There are a number of examples of analytics that involve being able to select people by patterns in consecutive transactions. For example:
- Selecting people who have matched a particular pattern
- Comparing people who have matched a pattern against those who have not
- Finding people who have repeatedly bought the same product in a row
There are already some existing techniques that can be used to handle some aspects of pattern matching in Apteco FastStats®.
The transactional analysis wizard currently available in FastStats can be used to find the most frequently occurring patterns of the same length. The limitations in this technique are that it cannot find specific patterns, and cannot find those patterns if they are not the most frequently occurring or if they need to have more specific advanced features (such as wildcards).

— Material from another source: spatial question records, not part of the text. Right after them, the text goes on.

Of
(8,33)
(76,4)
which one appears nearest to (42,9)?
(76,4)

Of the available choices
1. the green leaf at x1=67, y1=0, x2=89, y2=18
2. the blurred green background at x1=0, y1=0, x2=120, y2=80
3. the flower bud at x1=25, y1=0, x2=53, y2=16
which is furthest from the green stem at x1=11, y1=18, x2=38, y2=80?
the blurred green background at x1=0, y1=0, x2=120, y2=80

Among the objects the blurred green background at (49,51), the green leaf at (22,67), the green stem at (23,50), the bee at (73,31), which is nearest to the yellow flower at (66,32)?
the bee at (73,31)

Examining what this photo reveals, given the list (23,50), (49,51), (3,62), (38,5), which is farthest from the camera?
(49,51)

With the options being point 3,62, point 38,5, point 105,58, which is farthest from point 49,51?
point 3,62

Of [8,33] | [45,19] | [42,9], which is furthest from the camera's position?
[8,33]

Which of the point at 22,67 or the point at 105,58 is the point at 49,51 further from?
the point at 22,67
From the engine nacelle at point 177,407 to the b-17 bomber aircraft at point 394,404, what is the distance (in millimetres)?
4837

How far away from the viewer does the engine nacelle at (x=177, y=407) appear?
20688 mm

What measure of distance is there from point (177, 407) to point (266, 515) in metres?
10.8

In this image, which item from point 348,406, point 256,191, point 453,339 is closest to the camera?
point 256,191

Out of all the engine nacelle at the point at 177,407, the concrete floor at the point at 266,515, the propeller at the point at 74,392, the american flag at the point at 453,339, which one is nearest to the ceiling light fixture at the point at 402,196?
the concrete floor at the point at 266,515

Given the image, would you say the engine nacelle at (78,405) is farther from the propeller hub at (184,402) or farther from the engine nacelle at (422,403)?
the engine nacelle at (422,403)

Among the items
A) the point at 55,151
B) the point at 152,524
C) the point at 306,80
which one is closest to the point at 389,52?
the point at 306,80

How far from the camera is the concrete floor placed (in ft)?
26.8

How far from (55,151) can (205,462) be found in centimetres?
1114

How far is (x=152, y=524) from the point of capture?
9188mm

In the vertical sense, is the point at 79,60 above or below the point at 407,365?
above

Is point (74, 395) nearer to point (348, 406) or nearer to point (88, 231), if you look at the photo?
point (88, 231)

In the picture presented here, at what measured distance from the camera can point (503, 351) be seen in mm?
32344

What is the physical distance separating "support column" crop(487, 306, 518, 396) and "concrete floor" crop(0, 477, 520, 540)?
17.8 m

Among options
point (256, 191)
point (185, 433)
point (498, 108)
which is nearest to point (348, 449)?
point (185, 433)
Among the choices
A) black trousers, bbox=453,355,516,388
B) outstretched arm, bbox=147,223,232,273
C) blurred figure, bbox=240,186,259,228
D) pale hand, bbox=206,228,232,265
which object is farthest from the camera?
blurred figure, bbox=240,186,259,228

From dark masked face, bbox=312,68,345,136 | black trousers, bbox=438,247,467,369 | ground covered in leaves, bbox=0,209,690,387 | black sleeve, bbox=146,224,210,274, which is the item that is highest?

The existing Relative aggregations can be used to take information from one transactional record and push it onto another record. In this way, expressions with several ‘AND’ conditions can be used together to create a pattern. This technique is very powerful as it can find specific patterns, and ones with some of the more advanced wildcards. It doesn’t allow for situations where patterns have ‘*’ wildcards in them, or date restrictions across patterns.
The pattern matching technique introduced here allows the specification of a set of patterns of potentially different lengths, which are defined in a priority order. A pattern is defined as a set of values that represent the transactions in the sequence. The name associated with the first matched one is returned. This aggregation could be used on its own, or combined together with any of the other expression functionality for more sophisticated analysis.
The option is available in the function type dropdown for an on-the-fly aggregation as ‘Pattern Match’ in FastStats. The user chooses which variable is used to sequence the transactions and the variable to be used for the pattern matching. An example of a set of patterns is shown below.
Adding the above pattern definition to a cube gives the following results. There are 109 people who have visited New Zealand directly after Australia. A further 46,143 people have visited the USA three times in a row, and there are no other people who’ve matched the FGFG pattern. The transactional details of a couple of the people from the A-NZ pattern are shown on the right-hand side of the screenshot.
We have three available wildcards in the Q1 2019 version of the software.
The first is familiar to those who have used text selection wildcards and is the ‘?’ wildcard. This can be used where an element of the pattern is unimportant and we don’t mind what the value was. As an example, the pattern ‘Australia ? New Zealand’ would match people who, at some point, have visited Australia, then any destination, then New Zealand. Note that the middle transaction could be Australia as well!
The second is the ‘*’ wildcard and it works in the same manner as the text selection wildcard. It is used to match ‘0 or more transactions’. As an example, the pattern ‘Australia * New Zealand’ would match people who, at some point have visited Australia, then have had 0 or more holidays elsewhere, and then have been to New Zealand. It is an easy way to construct selections of people who have bought X and then sometime later bought Y.
These two wildcards can be used in conjunction with one another. For example ‘Australia ? * New Zealand’ is a way of selecting people who have been to Australia and then had at least one holiday before a holiday to New Zealand.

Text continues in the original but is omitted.